Renew Azure certificate

The Sophos Mobile server certificate for Microsoft Azure has a validity period of one year. You must renew it before it expires.

If you don’t renew the certificate before it expires, Intune app protection in Sophos Mobile stops working.

Warning When you start the certificate renewal process (step 3 below), Intune app protection is temporarily unavailable until you upload the new certificate to your Sophos Mobile application on the Microsoft Azure portal (step 11).

To renew the Sophos Mobile server certificate for Microsoft Azure, do as follows:

  1. Sign in to Sophos Central Admin and go to Mobile.
  2. Go to Setup > Sophos setup > Microsoft Azure.

    Under Certificate information, the expiration date of the current certificate is shown in Expiration date.

    certificate information, including the expiration date
  3. Click Renew certificate.
  4. Click OK in the confirmation dialog.
    The OK button in the confirmation dialog

    Sophos Mobile creates a new certificate and updates the information in the Thumbprint, Start date, and Expiration date fields.

    Updated certificate information
  5. Click Download certificate to download the certificate file to your computer.
    The Download certificate button
  6. Sign in to the Microsoft Azure portal with your Azure administrator account.
  7. Search for the App registrations service and open it.
    Search for App registrations in the Azure portal
  8. Click your Sophos Mobile application.
    The Sophos Mobile application

    If you have several applications, select the one with the matching Application (client) ID value.

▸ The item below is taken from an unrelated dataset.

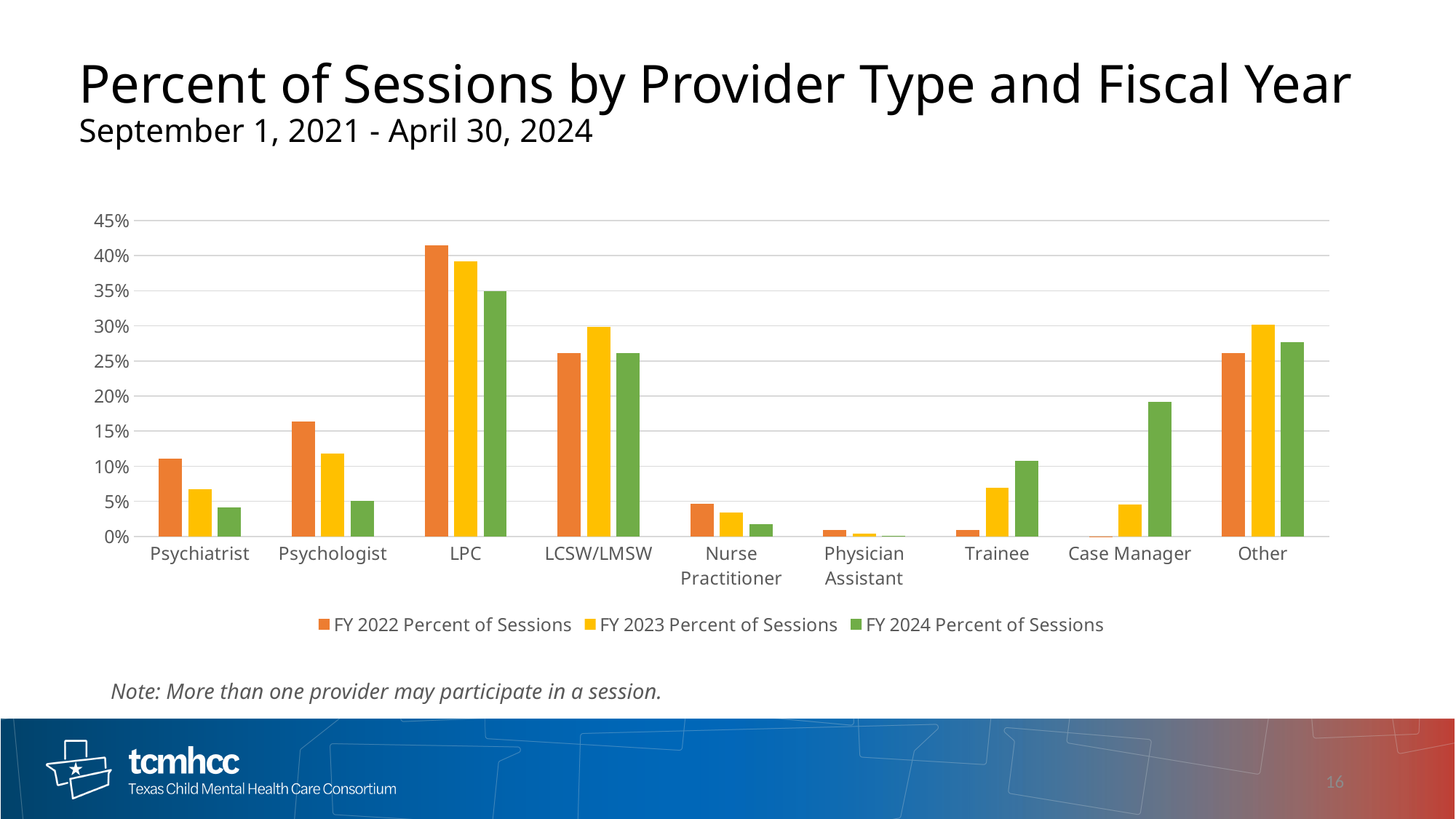
Is the FY 2022 Percent of Sessions for Psychologist greater or less than 15%? greater How many series does the legend list? 3 For Psychiatrist, do the values rise or fall from FY 2022 to FY 2024? fall Which provider type has the lowest FY 2024 Percent of Sessions? Physician Assistant Is the FY 2022 Percent of Sessions for LPC greater or less than 40%? greater What kind of chart is shown on the slide? Bar chart For Trainee, do the values rise or fall from FY 2022 to FY 2024? rise How many provider type categories are shown on the x axis? 9 Which provider type has the highest FY 2022 Percent of Sessions? LPC For Trainee, which is larger: the FY 2022 Percent of Sessions or the FY 2024 Percent of Sessions? FY 2024 Percent of Sessions What colour represents the FY 2024 Percent of Sessions series? Green Is the FY 2024 Percent of Sessions for Case Manager greater or less than 15%? greater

    Application (client) ID value in Sophos Mobile and the Azure portal
  9. In the left-hand menu, click Certificates & secrets.
    The Certificates & secrets menu entry
  10. Click Upload certificate.
    The Upload certificate button
  11. Select the file that you downloaded from Sophos Mobile and click Add.
    Select and add a certificate in the Upload certificate dialog
  12. Check that the certificate has the same thumbprint in Sophos Mobile and Microsoft Azure.
    Certificate thumbprint in Sophos Mobile and the Azure portal
  13. In Microsoft Azure, click Delete next to the old certificate to remove it from your Sophos Mobile application.
    The Delete button next to the old certificate

This completes the certificate renewal process.